PC prior for P-Splines (in python)

I’m trying to implement P-splines with PC prior in stan and results are less than stellar.
In particular:

The E-BFMI, 0.00, is below the nominal threshold of 0.30 which suggests that HMC may have trouble exploring the target distribution.

Also a lot of parameters have Rhat>1.05 and fewer than 0.001 effective draws per transition.
So I’m obviously doing something bad.

data {
  int<lower=0> N;   // number of data items
  int<lower=0> K;   // number of splines
  int<lower=0> L;   // number of simulated samples
  matrix[N, K] B;   // predictor matrix
  matrix[K, K] R;   // structure matrix

  vector[N] y;      // outcome vector
  real U; // upper bound on marginal std
  real alpha; //probability of marginal std exceeding U
transformed data {
  real theta = -log(alpha)/U;
  vector[L] ones_L = rep_vector(1, L);
  vector[K] zeros_K = zeros_vector(K);
  matrix[L,K] sub_B = block(B,1,1,L,K); 
parameters {
  vector[K] beta;      // coefficients
  real<lower=0> sigma;  // std
  real<lower=0> tau_beta;  // beta precision
model {
  y ~ normal(B * beta, sigma);  // likelihood
  beta ~ multi_normal_prec(zeros_K,tau_beta*R);
  tau_beta ~ gumbel(0.5,theta); //pc prior on precision of beta
  sigma ~ exponential(.1);

generated quantities {
array[L] real y_pred; //predictions
y_pred = normal_rng(sub_B*beta,ones_L*sigma);


I specified parameters as:

nm1= BN.shape[1]-1
R = D.T@D

data_current = dict(N=BN.shape[0],

BN is a stacked matrix of predictions for multiple signals (10).
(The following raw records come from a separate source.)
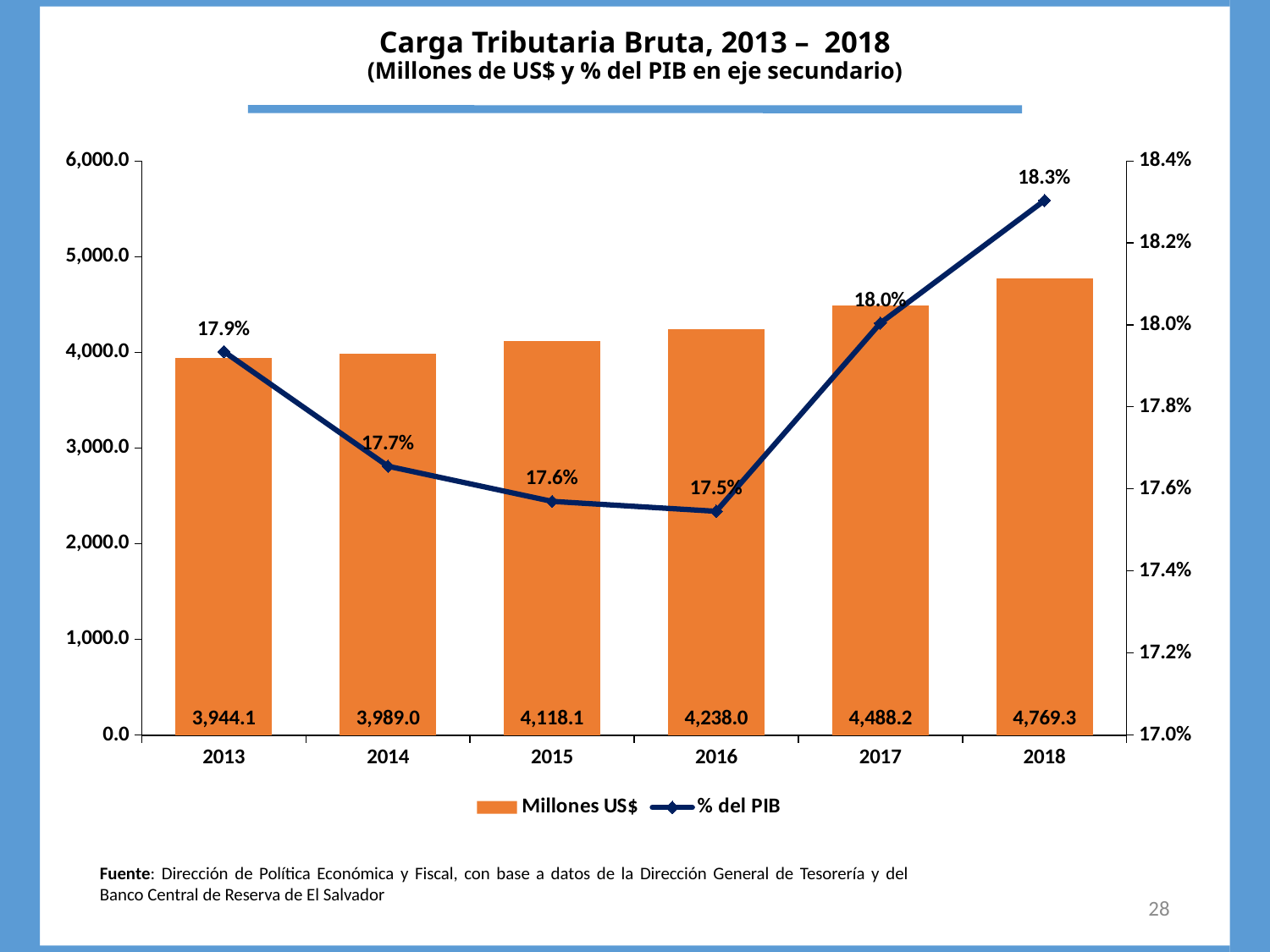
Is the Millones US$ value for 2017 greater or less than 4,000.0? greater Which year has a larger Millones US$ value, 2014 or 2016? 2016 How many years are shown on the x axis? 6 Which year has the lowest % del PIB value? 2016 What is the title of the chart? Carga Tributaria Bruta, 2013 – 2018 What is the value of Millones US$ for 2015? 4,118.1 What is the % del PIB value for 2016? 17.5% Which year has the highest Millones US$ value? 2018 How many series does the legend list? 2 Do the Millones US$ values rise or fall from 2013 to 2018? rise What kind of chart is used for the Millones US$ series? bar chart What is the difference in Millones US$ between 2018 and 2013? 825.2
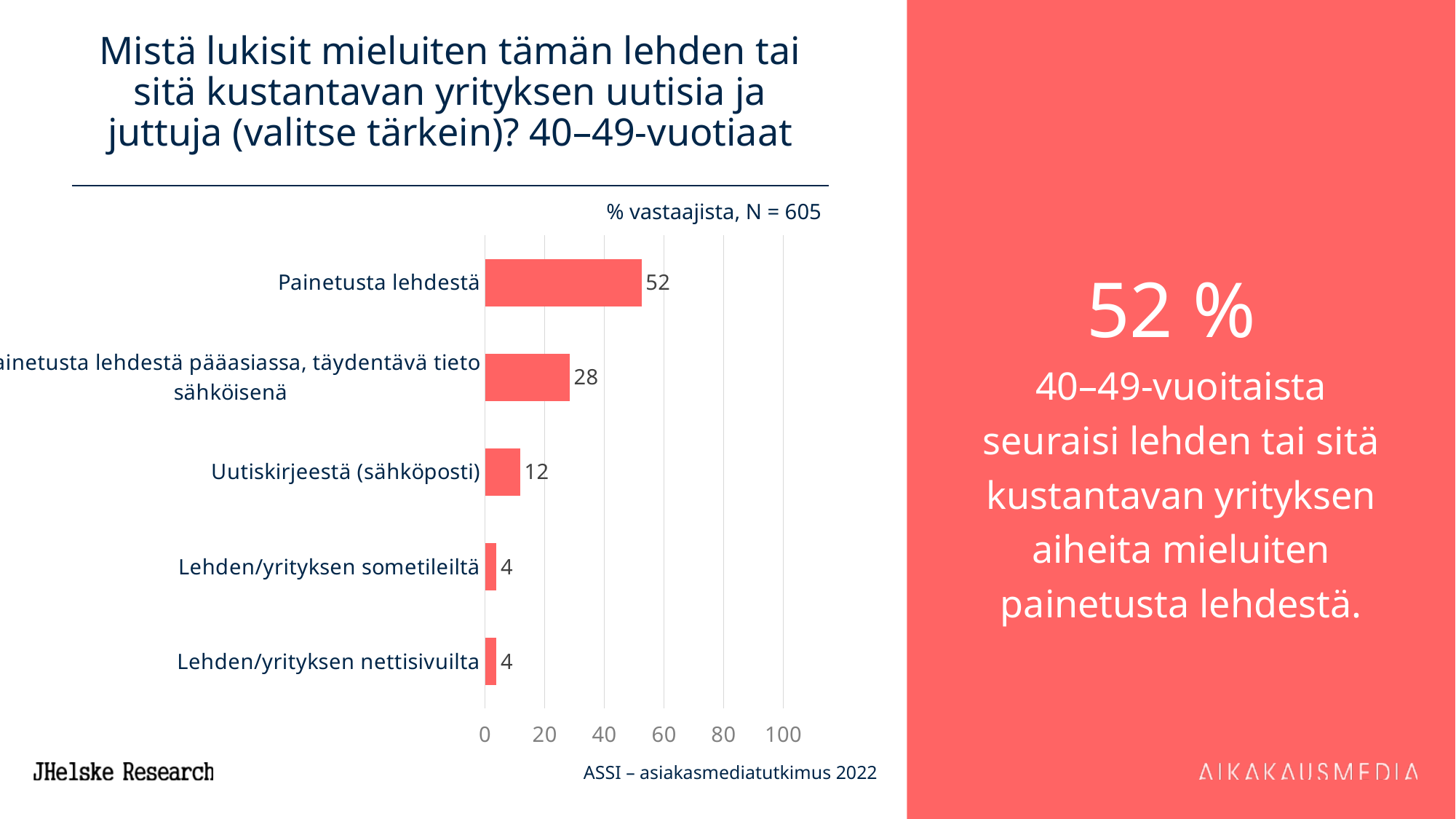
What is the value for Uutiskirjeestä (sähköposti)? 12 How many categories are shown in the chart? 5 What kind of chart is shown on the slide? bar chart What is the difference between the values for Painetusta lehdestä and Painetusta lehdestä pääasiassa, täydentävä tieto sähköisenä? 24 What is the value for Painetusta lehdestä? 52 What is the value for Painetusta lehdestä pääasiassa, täydentävä tieto sähköisenä? 28 What is the difference between the values for Painetusta lehdestä and Uutiskirjeestä (sähköposti)? 40 Which is larger, the value for Uutiskirjeestä (sähköposti) or the value for Lehden/yrityksen nettisivuilta? Uutiskirjeestä (sähköposti) Is the value for Painetusta lehdestä greater or less than 40? greater What is the sample size (N) stated above the chart? 605 Which category has the highest value? Painetusta lehdestä What is the value for Lehden/yrityksen sometileiltä? 4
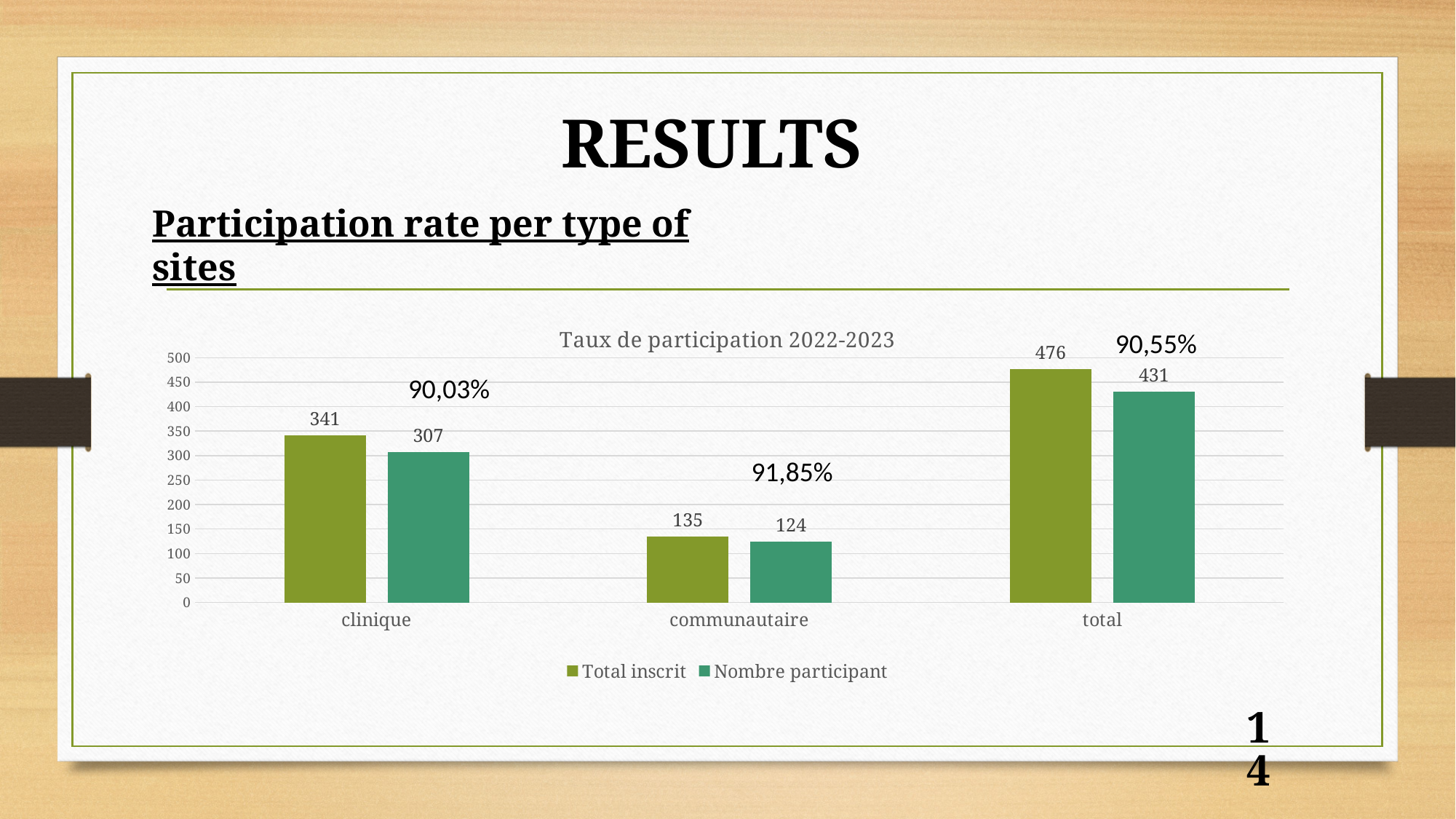
Which category has the highest Nombre participant value? total Which is larger, Total inscrit for clinique or Nombre participant for total? Nombre participant for total How many series does the legend list? 2 What is the difference between Total inscrit and Nombre participant for total? 45 What is the difference between Total inscrit and Nombre participant for clinique? 34 What is the title of the chart? Taux de participation 2022-2023 Which category has the lowest Total inscrit value? communautaire What is the value of Total inscrit for clinique? 341 How many categories are shown on the x axis? 3 What is the value of Nombre participant for communautaire? 124 What is the value of Nombre participant for total? 431 What kind of chart is shown on the slide? bar chart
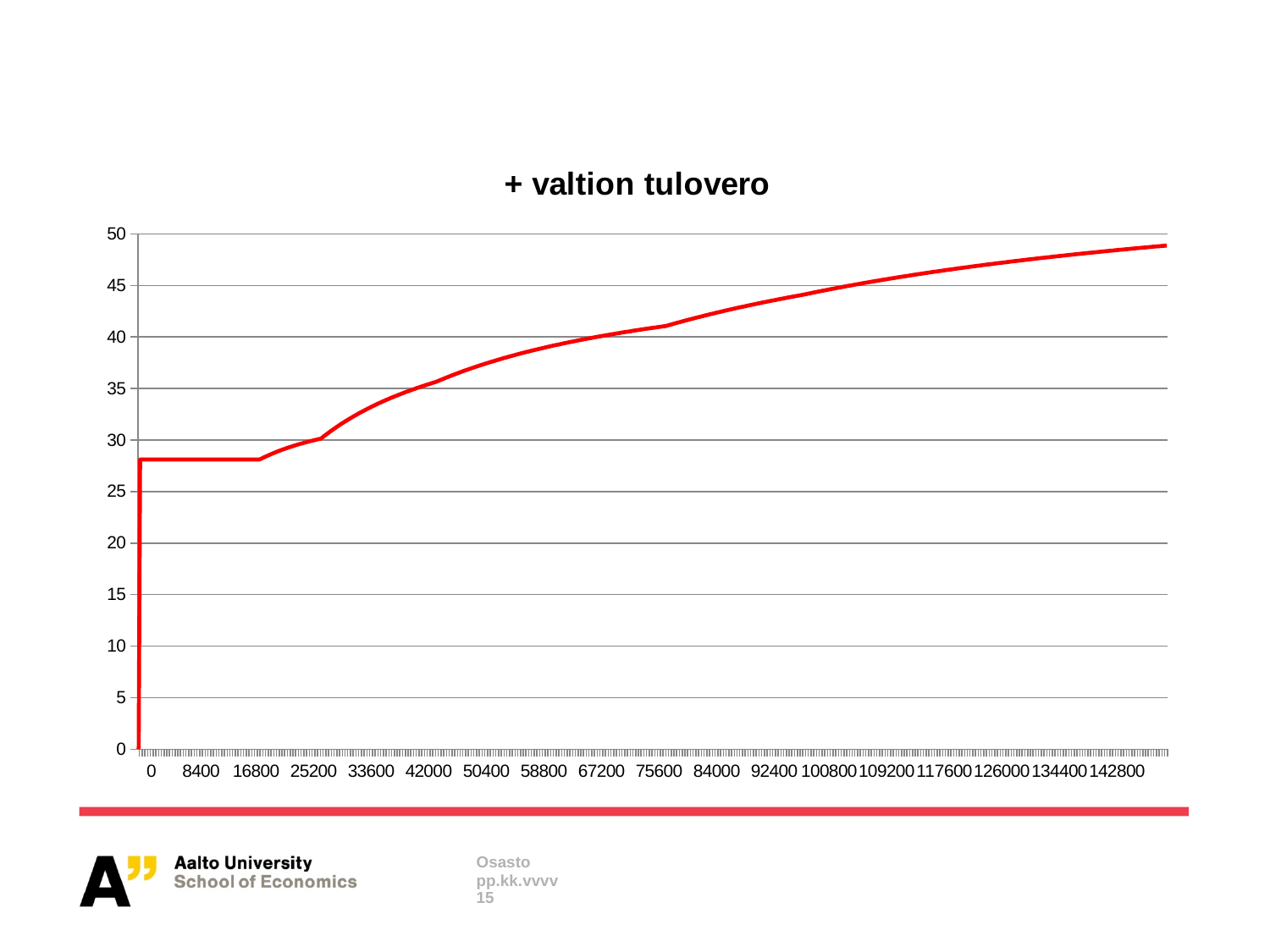
What is the title of the chart? + valtion tulovero Which is larger, the value at 8400 or the value at 142800? 142800 Is the value for 16800 greater or less than 30? less What is the highest value shown on the y-axis? 50 What kind of chart is shown on the slide? line chart Is the value for 33600 greater or less than 30? greater Is the value for 50400 greater or less than 35? greater Do the values of the line generally rise or fall as the x-axis values increase? rise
I’m using PC-priors description from: [1511.05748] Penalized complexity priors for degrees of freedom in Bayesian P-splines

I’d be greatful for suggestion what I am doing wrong.

Can you get this to fit with a simpler prior on beta, say just a standard normal? Then you can try moving to a fixed multi-normal without tau_beta varying. You can set that to a known value derived during simulation, just to help debug the model.

The reason I’m focusing on the multi_normal_prec is that it’s the hierarchical prior, which is where a lot of computational problems arise. Also, Stan isn’t particularly well set up for multi-normals involving precision because we don’t have a direct Cholesky-factor implementation. So the solve there could be problematic numerically depending on what tau_beta and R are.

Although not related to fitting problems, I would suggest a <lower=0> constraint on U and a <lower=0, upper=1> on alpha if that really is meant to be a probability. Also, I don’t think U is truly an upper bound—if you want it to be, then you need to declare sigma with constraint <lower=0, upper=U>.

For efficiency you should be able to drop the definition of ones_L and the multiply in the normal_rng. Stan should broadcast given that sub_B has L rows. Also, you can define the generated quantities as a one-liner as you’ve done with transformed data.

1 Like

For simple normal on beta it works perfect, but I wanted to be fancy :) Thanks, I’ll go over all your sugestions.